Arthur on the other hand had been a working stiff from the start. Through his life of pursuing the paycheck, he was able to experience the futility and frustration of living under an exploitive economy. Where many of our class unfortunately seek to dull the nagging frustrations of that economy via the corner gin mill, the one-eyed monster in the living room, or deaden one's senses in the consumerist illusions, Arthur was able to discern the workings of the profit system and that any inequities of that system can only be remedied by those who make that system possible, the workers themselves.

While politicians and social reformers may speak lofty words about equality and human rights, their privileged position gives them a stake in the status quo. Arthur, like those activists of generations before him, drives home the obvious conclusion that only those who perform the physical labor of producing the World's goods are in a position of bringing about a better human society with true respect for all forms of life. His long standing membership in the Industrial Workers of the World is testimony to his dedication towards making this Planet of ours a better place to live.

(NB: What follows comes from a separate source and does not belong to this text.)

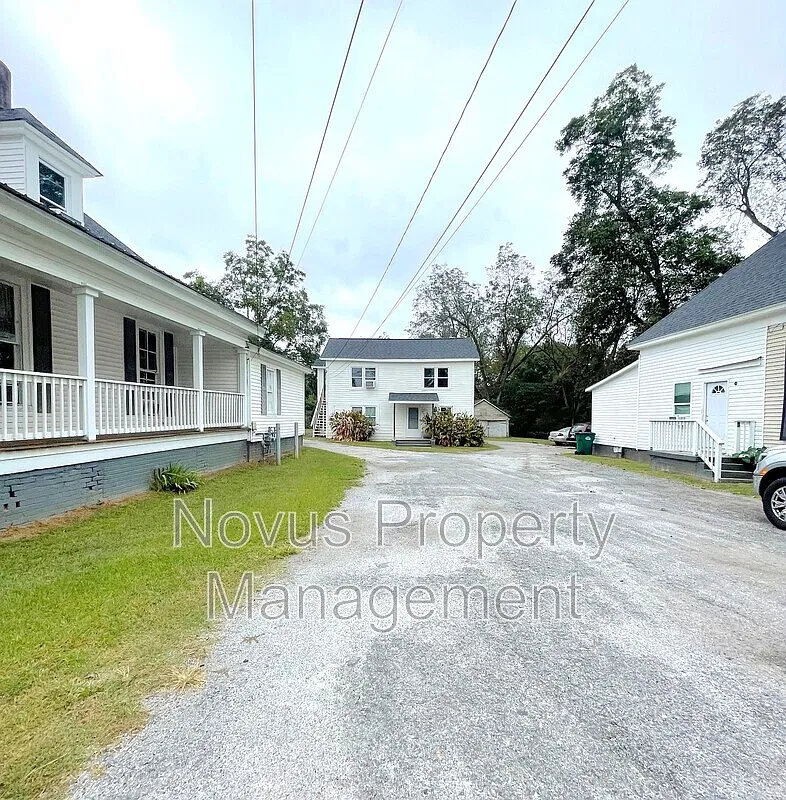 2 bed, 1.0 bath, $975 — Photo 2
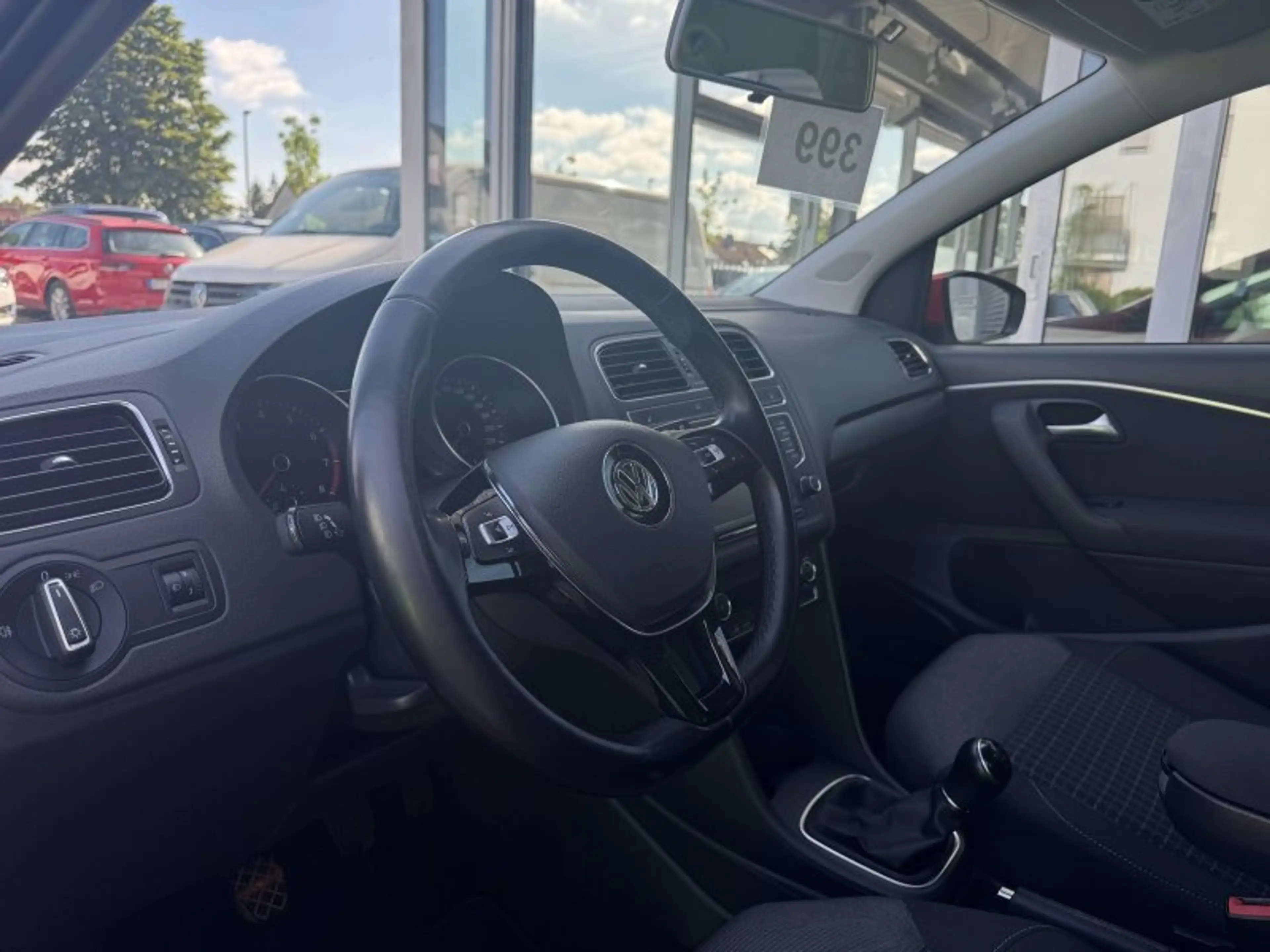 Volkswagen Polo 1.0 Comfortline Navi Parktronic Climatronic Sitzhe — photo 9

If one is desirous of knowing the machinations of those that control us, this is a book that should not only be read but passed on to others.

Part One - The Blues

Scraping out a living the best that I can; family to feed, shelter to provide. Day after day, working within the steel shell of a metallic demon. Down in the lower holds, where the better people never see, I toil for a paycheck. Wages, a chain upon body and soul.

Pulling, placing, fitting, burning, welding joints of the arteries that gave life to the soulless apparition of manmade hell. Wading in bunker oil that penetrates my clothes and stains my skin. Breathing smoke with fine particles of metal that scar the lungs. Asbestos in the air; the dust of the angel of death.

Steel ain't got no bones about it. When in confrontation with the living, steel wins, bones break, blood flows. Danger is a companion, unwanted, but laughing at all concern. Crawling through a tank and the lights go out; even in the dark one can feel the enclosure of the steel bulkheads of this slave-constructed purgatory.

You cry out in rage at the conditions of toil, only heard by other slaves who share the same fate. The slaves are beaten down, ignorant of the power that they possess. It seems like there is no end in sight.

I fear not hell, for what could be worse than the hell of our own construction? Nothing more to do than to continue as we are. Lord, Lord, I got them old yardbird blues again.